Arizona AG and Sheriff Gunning for Schools

In the wake of the Newtown, CT tragedy that took the lives of 28 people, including 20 elementary school children, officials and parents alike debate the issues of school safety and gun violence in America.

On December 27th, Arizona Attorney General Tom Horne made national headlines with his controversial proposal to arm one person at each Arizona school with a gun. Horne’s proposal would have local law enforcement train the principal or a designee on how to carry, load, and properly discharge a weapon. Since it is not economically possible to have an armed police officer at every school, Horne said, “The next best solution is to have one person in the school trained to handle firearms, to handle emergency situations, and possessing a firearm in a secure location.”

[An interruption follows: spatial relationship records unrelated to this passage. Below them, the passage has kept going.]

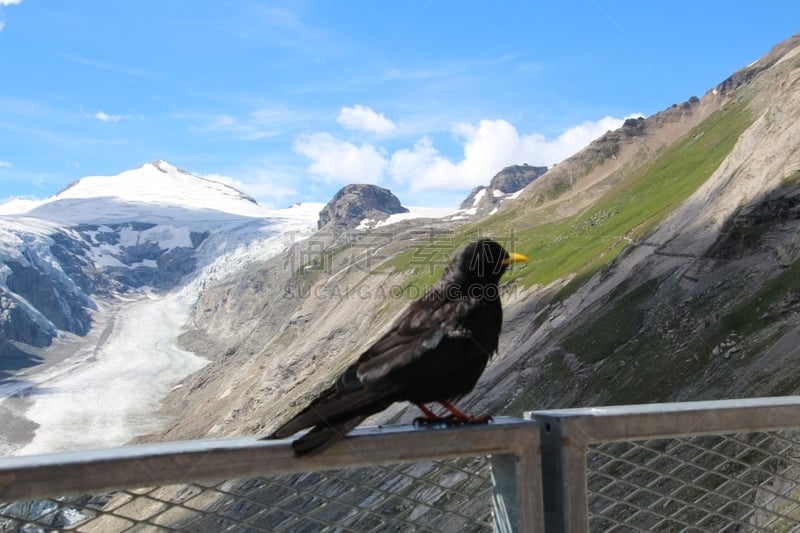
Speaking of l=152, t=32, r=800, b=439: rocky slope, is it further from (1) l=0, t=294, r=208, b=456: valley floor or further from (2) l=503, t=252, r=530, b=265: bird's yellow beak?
(2) l=503, t=252, r=530, b=265: bird's yellow beak

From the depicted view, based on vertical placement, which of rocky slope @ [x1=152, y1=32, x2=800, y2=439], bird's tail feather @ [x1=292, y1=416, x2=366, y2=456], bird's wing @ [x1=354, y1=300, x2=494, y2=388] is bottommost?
rocky slope @ [x1=152, y1=32, x2=800, y2=439]

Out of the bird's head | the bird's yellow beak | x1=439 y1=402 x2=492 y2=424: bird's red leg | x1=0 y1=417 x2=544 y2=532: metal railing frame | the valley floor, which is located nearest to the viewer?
x1=0 y1=417 x2=544 y2=532: metal railing frame

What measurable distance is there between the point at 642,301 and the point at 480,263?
155 ft

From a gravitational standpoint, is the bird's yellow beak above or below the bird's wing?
above

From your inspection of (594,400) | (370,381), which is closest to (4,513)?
(370,381)

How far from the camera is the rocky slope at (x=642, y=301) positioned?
3872cm

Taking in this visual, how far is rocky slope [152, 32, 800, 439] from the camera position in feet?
127

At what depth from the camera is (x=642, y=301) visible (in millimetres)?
49812

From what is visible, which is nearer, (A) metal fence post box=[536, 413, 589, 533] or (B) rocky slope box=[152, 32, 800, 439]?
(A) metal fence post box=[536, 413, 589, 533]

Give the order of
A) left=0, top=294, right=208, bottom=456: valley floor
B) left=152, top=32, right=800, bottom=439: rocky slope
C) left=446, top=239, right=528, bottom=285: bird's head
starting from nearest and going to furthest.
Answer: left=446, top=239, right=528, bottom=285: bird's head
left=152, top=32, right=800, bottom=439: rocky slope
left=0, top=294, right=208, bottom=456: valley floor

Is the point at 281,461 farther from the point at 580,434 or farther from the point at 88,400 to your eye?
the point at 88,400

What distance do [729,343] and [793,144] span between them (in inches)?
914

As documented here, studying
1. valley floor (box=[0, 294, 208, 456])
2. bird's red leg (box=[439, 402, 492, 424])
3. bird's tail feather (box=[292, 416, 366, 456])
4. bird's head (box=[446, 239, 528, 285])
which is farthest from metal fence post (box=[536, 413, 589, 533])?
valley floor (box=[0, 294, 208, 456])

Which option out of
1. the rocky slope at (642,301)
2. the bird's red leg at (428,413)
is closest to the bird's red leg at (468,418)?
the bird's red leg at (428,413)
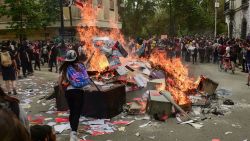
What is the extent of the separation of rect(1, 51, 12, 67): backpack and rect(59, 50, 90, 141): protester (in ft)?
19.5

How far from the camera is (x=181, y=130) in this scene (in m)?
8.82

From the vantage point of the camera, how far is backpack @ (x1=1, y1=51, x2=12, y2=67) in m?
13.3

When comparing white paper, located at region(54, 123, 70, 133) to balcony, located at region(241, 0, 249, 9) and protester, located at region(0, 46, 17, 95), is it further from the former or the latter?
balcony, located at region(241, 0, 249, 9)

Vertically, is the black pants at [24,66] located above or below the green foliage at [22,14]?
below

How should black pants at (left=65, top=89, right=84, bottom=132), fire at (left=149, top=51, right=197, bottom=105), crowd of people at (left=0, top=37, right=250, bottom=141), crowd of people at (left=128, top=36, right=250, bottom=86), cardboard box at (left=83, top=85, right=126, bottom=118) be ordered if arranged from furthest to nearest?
crowd of people at (left=128, top=36, right=250, bottom=86) → fire at (left=149, top=51, right=197, bottom=105) → cardboard box at (left=83, top=85, right=126, bottom=118) → black pants at (left=65, top=89, right=84, bottom=132) → crowd of people at (left=0, top=37, right=250, bottom=141)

In order to move forward, Horne’s plan would require legislative action to amend Arizona law, which could prove to be a political battle. Although a federal law known as the Gun-Free School Zones Act has some restriction on guns near schools, Arizona has its own state law ban on guns on school campuses, which eliminates the exceptions found in the federal statute.

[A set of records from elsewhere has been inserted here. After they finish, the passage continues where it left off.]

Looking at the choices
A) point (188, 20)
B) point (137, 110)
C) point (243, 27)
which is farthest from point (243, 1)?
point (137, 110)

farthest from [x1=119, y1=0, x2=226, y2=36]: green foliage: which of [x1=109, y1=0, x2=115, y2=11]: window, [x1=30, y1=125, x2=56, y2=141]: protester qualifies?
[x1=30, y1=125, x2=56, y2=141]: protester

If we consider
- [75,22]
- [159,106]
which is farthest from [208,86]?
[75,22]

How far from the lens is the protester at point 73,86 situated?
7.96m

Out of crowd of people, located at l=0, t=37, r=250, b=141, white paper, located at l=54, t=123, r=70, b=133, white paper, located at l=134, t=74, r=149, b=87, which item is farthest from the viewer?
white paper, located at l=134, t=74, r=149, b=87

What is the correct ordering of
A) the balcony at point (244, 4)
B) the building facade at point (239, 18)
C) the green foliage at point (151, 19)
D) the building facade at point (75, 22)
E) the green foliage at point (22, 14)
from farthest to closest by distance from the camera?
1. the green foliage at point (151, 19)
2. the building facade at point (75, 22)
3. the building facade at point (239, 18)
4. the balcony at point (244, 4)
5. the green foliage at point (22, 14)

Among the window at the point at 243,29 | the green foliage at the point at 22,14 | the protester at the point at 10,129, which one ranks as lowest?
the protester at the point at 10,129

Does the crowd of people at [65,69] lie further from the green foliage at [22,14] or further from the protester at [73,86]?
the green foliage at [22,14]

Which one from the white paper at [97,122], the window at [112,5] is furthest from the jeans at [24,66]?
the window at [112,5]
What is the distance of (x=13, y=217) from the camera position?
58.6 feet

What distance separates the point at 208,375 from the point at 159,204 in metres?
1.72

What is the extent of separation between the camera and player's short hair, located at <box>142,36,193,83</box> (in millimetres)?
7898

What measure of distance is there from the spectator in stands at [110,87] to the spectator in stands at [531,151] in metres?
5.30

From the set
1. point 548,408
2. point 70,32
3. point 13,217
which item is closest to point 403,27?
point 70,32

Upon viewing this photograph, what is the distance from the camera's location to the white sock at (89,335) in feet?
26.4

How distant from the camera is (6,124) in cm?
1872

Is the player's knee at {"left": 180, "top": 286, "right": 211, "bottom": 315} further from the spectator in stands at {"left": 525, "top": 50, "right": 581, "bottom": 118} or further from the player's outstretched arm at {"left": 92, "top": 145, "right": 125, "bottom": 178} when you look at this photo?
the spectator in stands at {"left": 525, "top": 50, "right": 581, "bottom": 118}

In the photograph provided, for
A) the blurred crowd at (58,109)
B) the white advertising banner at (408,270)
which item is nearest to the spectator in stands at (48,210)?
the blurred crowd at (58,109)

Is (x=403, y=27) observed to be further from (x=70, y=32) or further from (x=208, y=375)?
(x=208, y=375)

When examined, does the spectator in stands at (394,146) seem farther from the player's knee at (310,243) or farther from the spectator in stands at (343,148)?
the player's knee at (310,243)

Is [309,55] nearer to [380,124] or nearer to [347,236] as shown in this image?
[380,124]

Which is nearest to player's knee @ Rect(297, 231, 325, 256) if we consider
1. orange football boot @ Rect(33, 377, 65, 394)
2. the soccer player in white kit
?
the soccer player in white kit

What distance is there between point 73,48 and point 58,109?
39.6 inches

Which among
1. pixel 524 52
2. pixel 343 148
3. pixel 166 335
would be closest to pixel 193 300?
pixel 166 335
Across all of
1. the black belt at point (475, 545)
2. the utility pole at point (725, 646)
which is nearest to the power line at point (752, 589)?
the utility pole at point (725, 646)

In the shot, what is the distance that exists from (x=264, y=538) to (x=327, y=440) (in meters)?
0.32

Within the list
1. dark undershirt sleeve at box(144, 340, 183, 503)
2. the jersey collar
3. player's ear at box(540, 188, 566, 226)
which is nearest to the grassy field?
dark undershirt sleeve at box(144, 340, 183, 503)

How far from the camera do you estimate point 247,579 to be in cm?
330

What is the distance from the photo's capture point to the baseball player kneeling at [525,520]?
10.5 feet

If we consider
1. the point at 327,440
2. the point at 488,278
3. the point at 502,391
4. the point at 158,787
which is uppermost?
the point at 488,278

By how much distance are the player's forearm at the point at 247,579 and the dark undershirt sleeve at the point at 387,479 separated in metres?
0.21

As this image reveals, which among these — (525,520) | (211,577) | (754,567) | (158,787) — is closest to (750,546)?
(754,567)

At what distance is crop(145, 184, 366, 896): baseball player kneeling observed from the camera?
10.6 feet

In the 2011-2012 session, state lawmakers approved SB 1201 and HB 2729 to allow guns in public buildings and SB 1467 to allow them on higher-education campuses. All three pieces of legislation were in response to the January 2011 shooting that critically wounded then Tucson Congresswoman Gabrielle Giffords and killed 6 others including U.S. District Court Judge John Roll and 9-year-old Tucson resident Christina Taylor Green. Arizona governor Jan Brewer, typically a reliable 2nd Amendment rights advocate, vetoed all three bills.

Meanwhile, Maricopa County Sheriff Joe Arpaio, proposed his own plan to protect Arizona school children. Arpaio plans on dispatching volunteer posse members to 50 Maricopa County schools within the next week. Posse members are volunteers and provide their own equipment. “The Posse has the same training regarding guns as our regular deputy sheriffs, over 100 hours of training, plus refresher courses,” Arpaio said. (see Video report)

What can you do to help your kids through trauma and keep them safe at school? Get informed! School districts around the country invite parents to learn about the emergency response plan at their child’s school and/or district (i.e.: Paradise Valley Unified). What procedures would be followed at your child’s school? What methods would be used to communicate information with parents? How are potential issues coordinated with first responders? If the school were evacuated, where would you find your child?

Then, talk to your kids.  The National Association of School Psychologists (NASP) offers advice about how to talk to school age children about safety and violence topics at their website.